It struck me while listening to 'Rio' the other day that Duran Duran, whether consciously or not, echo Ballardian imagery in 'The Chauffeur'. The lyrics of the song begin 'Out on the tar plains, the glides are moving/ All looking for a new place to drive', a line that always puts me in mind of the Tanguy-like territory of Vermillion Sands, while the 'droning engine' one hears on the track sounds almost like that of a light aircraft. Where Bowie's 'Always Crashing in the Same Car' seems like a direct channelling of Ballardian imagery (and itself features a scene that fuses Crash and 'The Chauffeur': 'I saw you peeping/ As I pushed my foot down to the floor/ I was going round and round the hotel garage/ Must have been touching close to 94'), drawing Radio On into Ballardian territory, along the Westway, Duran Duran draw upon another Ballardian imaginary: the secret pathologies of the leisure class.
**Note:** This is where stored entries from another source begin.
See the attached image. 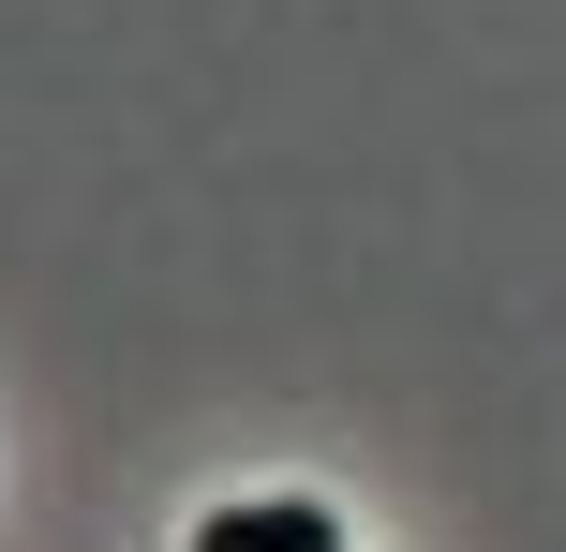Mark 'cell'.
<instances>
[{
	"mask_svg": "<svg viewBox=\"0 0 566 552\" xmlns=\"http://www.w3.org/2000/svg\"><path fill=\"white\" fill-rule=\"evenodd\" d=\"M195 552H343V523H328L313 493H269V508H224Z\"/></svg>",
	"mask_w": 566,
	"mask_h": 552,
	"instance_id": "cell-1",
	"label": "cell"
}]
</instances>
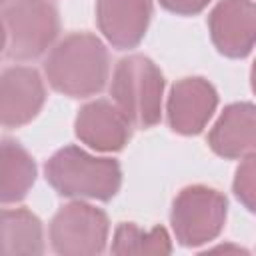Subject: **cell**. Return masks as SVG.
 <instances>
[{
  "label": "cell",
  "mask_w": 256,
  "mask_h": 256,
  "mask_svg": "<svg viewBox=\"0 0 256 256\" xmlns=\"http://www.w3.org/2000/svg\"><path fill=\"white\" fill-rule=\"evenodd\" d=\"M44 78L70 98H90L110 80V52L90 32H72L56 42L44 58Z\"/></svg>",
  "instance_id": "6da1fadb"
},
{
  "label": "cell",
  "mask_w": 256,
  "mask_h": 256,
  "mask_svg": "<svg viewBox=\"0 0 256 256\" xmlns=\"http://www.w3.org/2000/svg\"><path fill=\"white\" fill-rule=\"evenodd\" d=\"M44 178L64 198L110 202L122 188V166L114 158L70 144L48 158Z\"/></svg>",
  "instance_id": "7a4b0ae2"
},
{
  "label": "cell",
  "mask_w": 256,
  "mask_h": 256,
  "mask_svg": "<svg viewBox=\"0 0 256 256\" xmlns=\"http://www.w3.org/2000/svg\"><path fill=\"white\" fill-rule=\"evenodd\" d=\"M164 88V74L148 56L130 54L114 66L110 96L132 128L148 130L160 122Z\"/></svg>",
  "instance_id": "3957f363"
},
{
  "label": "cell",
  "mask_w": 256,
  "mask_h": 256,
  "mask_svg": "<svg viewBox=\"0 0 256 256\" xmlns=\"http://www.w3.org/2000/svg\"><path fill=\"white\" fill-rule=\"evenodd\" d=\"M0 18L6 28V56L32 62L48 54L60 36V12L52 0H8Z\"/></svg>",
  "instance_id": "277c9868"
},
{
  "label": "cell",
  "mask_w": 256,
  "mask_h": 256,
  "mask_svg": "<svg viewBox=\"0 0 256 256\" xmlns=\"http://www.w3.org/2000/svg\"><path fill=\"white\" fill-rule=\"evenodd\" d=\"M228 218L226 196L210 186L194 184L178 192L170 210V224L180 246L198 248L214 242Z\"/></svg>",
  "instance_id": "5b68a950"
},
{
  "label": "cell",
  "mask_w": 256,
  "mask_h": 256,
  "mask_svg": "<svg viewBox=\"0 0 256 256\" xmlns=\"http://www.w3.org/2000/svg\"><path fill=\"white\" fill-rule=\"evenodd\" d=\"M110 238L108 214L84 200L64 204L50 220V248L60 256L102 254Z\"/></svg>",
  "instance_id": "8992f818"
},
{
  "label": "cell",
  "mask_w": 256,
  "mask_h": 256,
  "mask_svg": "<svg viewBox=\"0 0 256 256\" xmlns=\"http://www.w3.org/2000/svg\"><path fill=\"white\" fill-rule=\"evenodd\" d=\"M46 104V82L32 66H8L0 70V128L30 124Z\"/></svg>",
  "instance_id": "52a82bcc"
},
{
  "label": "cell",
  "mask_w": 256,
  "mask_h": 256,
  "mask_svg": "<svg viewBox=\"0 0 256 256\" xmlns=\"http://www.w3.org/2000/svg\"><path fill=\"white\" fill-rule=\"evenodd\" d=\"M216 108L218 92L214 84L202 76H186L170 90L166 102L168 124L180 136H196L208 126Z\"/></svg>",
  "instance_id": "ba28073f"
},
{
  "label": "cell",
  "mask_w": 256,
  "mask_h": 256,
  "mask_svg": "<svg viewBox=\"0 0 256 256\" xmlns=\"http://www.w3.org/2000/svg\"><path fill=\"white\" fill-rule=\"evenodd\" d=\"M214 48L226 58H246L256 42V6L252 0H220L208 14Z\"/></svg>",
  "instance_id": "9c48e42d"
},
{
  "label": "cell",
  "mask_w": 256,
  "mask_h": 256,
  "mask_svg": "<svg viewBox=\"0 0 256 256\" xmlns=\"http://www.w3.org/2000/svg\"><path fill=\"white\" fill-rule=\"evenodd\" d=\"M74 134L90 150L120 152L130 142L132 124L112 100L96 98L78 110Z\"/></svg>",
  "instance_id": "30bf717a"
},
{
  "label": "cell",
  "mask_w": 256,
  "mask_h": 256,
  "mask_svg": "<svg viewBox=\"0 0 256 256\" xmlns=\"http://www.w3.org/2000/svg\"><path fill=\"white\" fill-rule=\"evenodd\" d=\"M152 0H96V24L116 50L136 48L152 20Z\"/></svg>",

In 1984's 'Wild Boys' they were to mix Burroughs with Mad Max to oddly charmless effect, but I prefer the glassy, off-kilter blankness of 'The Chauffeur' as a song, for all the Newton knock-off video: here, by indirection, Duran Duran drift towards Shepperton.


  1. Dear Brian,

    thank you for these inspiring views on a film I did not know - I will try my best to watch it. Besides, I was hooked by your blog instantly, for a guy with a crush on SF and Cocteau couldn't be wrong.

    Have a great day,
    Brian (from Stuttgart)

  2. Thank you, Brian (from Stuttgart)!